Varias diócesis estadounidenses han reforzado durante los últimos meses sus disposiciones sobre funerales católicos. Las nuevas normas buscan corregir abusos relacionados con los velatorios en los templos, los elogios personales y el tratamiento de las cenizas.

(NCR/InfoCatólica) Varios obispos de Estados Unidos han endurecido durante los últimos meses las normas diocesanas para la celebración de los funerales católicos, ante la extensión de costumbres populares que se apartan de las disposiciones litúrgicas de la Iglesia.

Las medidas afectan, entre otras cuestiones, a la celebración de velatorios dentro de los templos, a la introducción de elogios personales durante las exequias y al tratamiento de los restos mortales después de una cremación.

Los prelados buscan asegurar una observancia más rigurosa del Ritual de Exequias Cristianas y corregir lo que ha sido descrito como «prácticas irregulares» y «anomalías litúrgicas».

Las exequias católicas no son una mera despedida sentimental ni una celebración privada centrada exclusivamente en la personalidad del fallecido.
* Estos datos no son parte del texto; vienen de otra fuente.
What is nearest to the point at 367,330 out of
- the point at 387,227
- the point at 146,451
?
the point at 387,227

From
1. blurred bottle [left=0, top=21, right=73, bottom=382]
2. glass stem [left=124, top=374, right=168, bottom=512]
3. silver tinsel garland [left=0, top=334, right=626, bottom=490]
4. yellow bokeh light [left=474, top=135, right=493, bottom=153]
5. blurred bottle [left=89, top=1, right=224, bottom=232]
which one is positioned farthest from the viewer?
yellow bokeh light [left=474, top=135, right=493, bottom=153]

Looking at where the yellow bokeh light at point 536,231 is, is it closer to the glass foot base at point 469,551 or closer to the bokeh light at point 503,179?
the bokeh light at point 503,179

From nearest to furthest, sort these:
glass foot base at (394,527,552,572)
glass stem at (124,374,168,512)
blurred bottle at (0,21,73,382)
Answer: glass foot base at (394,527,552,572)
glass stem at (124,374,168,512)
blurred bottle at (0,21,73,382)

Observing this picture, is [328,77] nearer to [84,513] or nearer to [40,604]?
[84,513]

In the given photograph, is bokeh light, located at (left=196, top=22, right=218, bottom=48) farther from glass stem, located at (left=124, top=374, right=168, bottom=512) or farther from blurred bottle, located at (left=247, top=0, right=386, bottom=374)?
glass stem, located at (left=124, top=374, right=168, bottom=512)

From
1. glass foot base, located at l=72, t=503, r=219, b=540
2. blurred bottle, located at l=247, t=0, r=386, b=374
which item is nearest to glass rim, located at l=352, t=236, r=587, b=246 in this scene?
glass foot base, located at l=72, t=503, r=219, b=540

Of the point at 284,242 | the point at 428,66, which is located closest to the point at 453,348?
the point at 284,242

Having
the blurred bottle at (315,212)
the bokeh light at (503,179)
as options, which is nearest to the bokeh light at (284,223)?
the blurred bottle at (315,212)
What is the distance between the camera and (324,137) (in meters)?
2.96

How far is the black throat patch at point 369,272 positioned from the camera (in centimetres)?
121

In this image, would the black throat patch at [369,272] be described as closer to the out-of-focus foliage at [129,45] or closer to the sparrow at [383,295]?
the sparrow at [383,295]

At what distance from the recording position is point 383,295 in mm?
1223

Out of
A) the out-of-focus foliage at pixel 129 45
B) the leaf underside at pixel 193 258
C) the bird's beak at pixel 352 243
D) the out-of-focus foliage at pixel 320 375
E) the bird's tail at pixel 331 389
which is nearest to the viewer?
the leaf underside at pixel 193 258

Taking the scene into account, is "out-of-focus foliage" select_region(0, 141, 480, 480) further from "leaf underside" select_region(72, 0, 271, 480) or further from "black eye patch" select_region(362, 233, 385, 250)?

Constituyen la oración pública de la Iglesia por el difunto y expresan la esperanza cristiana en la resurrección de la carne y en la vida eterna.

Nuevas normas en Springfield

Una de las diócesis que ha establecido nuevas disposiciones es la de Springfield, en el estado de Illinois. Su obispo, Thomas Paprocki, explicó mediante una carta y un mensaje en vídeo que su objetivo es garantizar que los funerales celebrados en la diócesis se ajusten a las normas de la Iglesia católica.

Las disposiciones entraron en vigor el 1 de julio y preservan la estructura de las tres partes que conforman el Ritual de Exequias Cristianas: la vigilia por el difunto, la liturgia funeral —que puede celebrarse dentro o fuera de la Misa— y el rito de sepultura.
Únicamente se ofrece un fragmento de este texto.